Zi’ monaco ‘o ‘mbriacone

Foto di Reinhard Thrainer da Pixabay

Qualche settimana fa analizzammo la canzone “’A rumba d’ ‘e scugnizze”, evidenziando i diversi mestieri richiamati e le relative “voci”.

Tra le diverse segnalammo ‘o zi’ monaco ‘o ‘mbriacone (il monaco ubriacone) classificando la stessa come un apprezzamento rivolto a qualcuno amante del bere, forse anche in modo smisurato.

Il vino è sempre piaciuto a tutti, sin dai tempi di Noè (ricordate che il patriarca fu scoperto ubriaco durante la sua permanenza sulla famosa Arca?).

In particolare la vite è stata per lungo tempo un misuratore della capacità economica di un popolo: gli antichi centurioni romani, ad esempio, durante le loro avanzate per la conquista di nuovi territori portavano sempre con se un tralcio di vite da piantare.

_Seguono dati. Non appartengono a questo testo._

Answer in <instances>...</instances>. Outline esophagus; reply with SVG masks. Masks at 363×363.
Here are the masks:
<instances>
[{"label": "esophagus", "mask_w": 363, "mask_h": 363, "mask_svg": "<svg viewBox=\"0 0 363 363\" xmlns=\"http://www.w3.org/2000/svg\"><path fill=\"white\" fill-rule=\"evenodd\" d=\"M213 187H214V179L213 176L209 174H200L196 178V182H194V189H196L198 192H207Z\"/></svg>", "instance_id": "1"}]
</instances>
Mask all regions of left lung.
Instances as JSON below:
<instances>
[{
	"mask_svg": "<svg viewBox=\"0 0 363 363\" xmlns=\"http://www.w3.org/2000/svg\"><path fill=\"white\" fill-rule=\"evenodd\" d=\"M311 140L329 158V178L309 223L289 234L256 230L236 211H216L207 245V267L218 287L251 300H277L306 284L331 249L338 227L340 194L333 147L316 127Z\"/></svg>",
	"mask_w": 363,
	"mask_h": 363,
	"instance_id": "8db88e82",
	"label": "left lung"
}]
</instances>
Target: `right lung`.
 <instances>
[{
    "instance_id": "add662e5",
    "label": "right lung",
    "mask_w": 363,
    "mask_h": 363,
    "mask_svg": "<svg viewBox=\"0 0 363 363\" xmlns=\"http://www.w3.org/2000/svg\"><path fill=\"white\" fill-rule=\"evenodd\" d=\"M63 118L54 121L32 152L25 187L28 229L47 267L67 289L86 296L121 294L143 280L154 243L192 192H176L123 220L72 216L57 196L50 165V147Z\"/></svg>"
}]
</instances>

Secondo “Vino Caput Mundi”, che vi consiglio di leggere, gran parte del vino oggi prodotto altro non è che una mutazione di un solo vitigno, il Taburno, che noi abbiamo a pochi chilometri da casa. In pratica ben 78 vitigni coltivati oggi in Europa hanno un antico genitore comune: il vitigno affidato da un imperatore romano alle sue legioni… Barolo, Bardolino, Champagne: tutti deriverebbero quindi dallo stesso vitigno: straordinario!

Nel napoletano la produzione di questo nettare è stata sempre eccellente ed oggi molti vini campani sono DOCG.

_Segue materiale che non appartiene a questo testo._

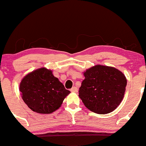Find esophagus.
Returning <instances> with one entry per match:
<instances>
[{
	"mask_svg": "<svg viewBox=\"0 0 146 146\" xmlns=\"http://www.w3.org/2000/svg\"><path fill=\"white\" fill-rule=\"evenodd\" d=\"M70 91H71L72 92H77V91H78V88H76V86H74V87H72V88H71V90H70Z\"/></svg>",
	"mask_w": 146,
	"mask_h": 146,
	"instance_id": "esophagus-1",
	"label": "esophagus"
}]
</instances>
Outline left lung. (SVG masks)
Masks as SVG:
<instances>
[{
    "label": "left lung",
    "instance_id": "obj_1",
    "mask_svg": "<svg viewBox=\"0 0 146 146\" xmlns=\"http://www.w3.org/2000/svg\"><path fill=\"white\" fill-rule=\"evenodd\" d=\"M85 79L79 96L84 106L95 113L108 114L115 110L124 98L127 79L114 67L96 65L84 72Z\"/></svg>",
    "mask_w": 146,
    "mask_h": 146
}]
</instances>
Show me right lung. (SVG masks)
<instances>
[{"label":"right lung","mask_w":146,"mask_h":146,"mask_svg":"<svg viewBox=\"0 0 146 146\" xmlns=\"http://www.w3.org/2000/svg\"><path fill=\"white\" fill-rule=\"evenodd\" d=\"M24 102L37 113L50 114L60 107L70 93L52 71L38 69L25 76L19 85Z\"/></svg>","instance_id":"add662e5"}]
</instances>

Ma non divaghiamo: stavamo parlando di questo strano personaggio.

lacryma-christiPerché per definire un beone lo apostrofiamo in tal modo? Tutto prende origine dal Lacryma Christi (vino bianco secco del Vesuvio) che veniva prodotto alle falde del vulcano da alcuni monaci.

A confortare questa tesi il fatto che le diocesi napoletane erano proprietarie di vasti terreni, derivanti da lasciti, tanto che molti dei paesi di quella zona prendono il proprio nome da un santo (ad esempio San Sebastiano al Vesuvio, Sant’Anastasia, San Giuseppe Vesuviano, San Giorgio a Cremano e altri ancora).

Ovviamente i campi non venivano lavorati dai prelati, in ben altre faccende affacendati, ma venivano dati in gestione a contadini dietro corrispettivo in natura (una quota percentuale del raccolt0, ad esempio).

Della serie “fidarsi è bene non fidarsi é meglio”, durante il periodo della vendemmia o della mietitura, le diocesi mandavano qualcuno di fiducia a verificare che tutto quadrasse e che fosse pagato il giusto corrispettivo.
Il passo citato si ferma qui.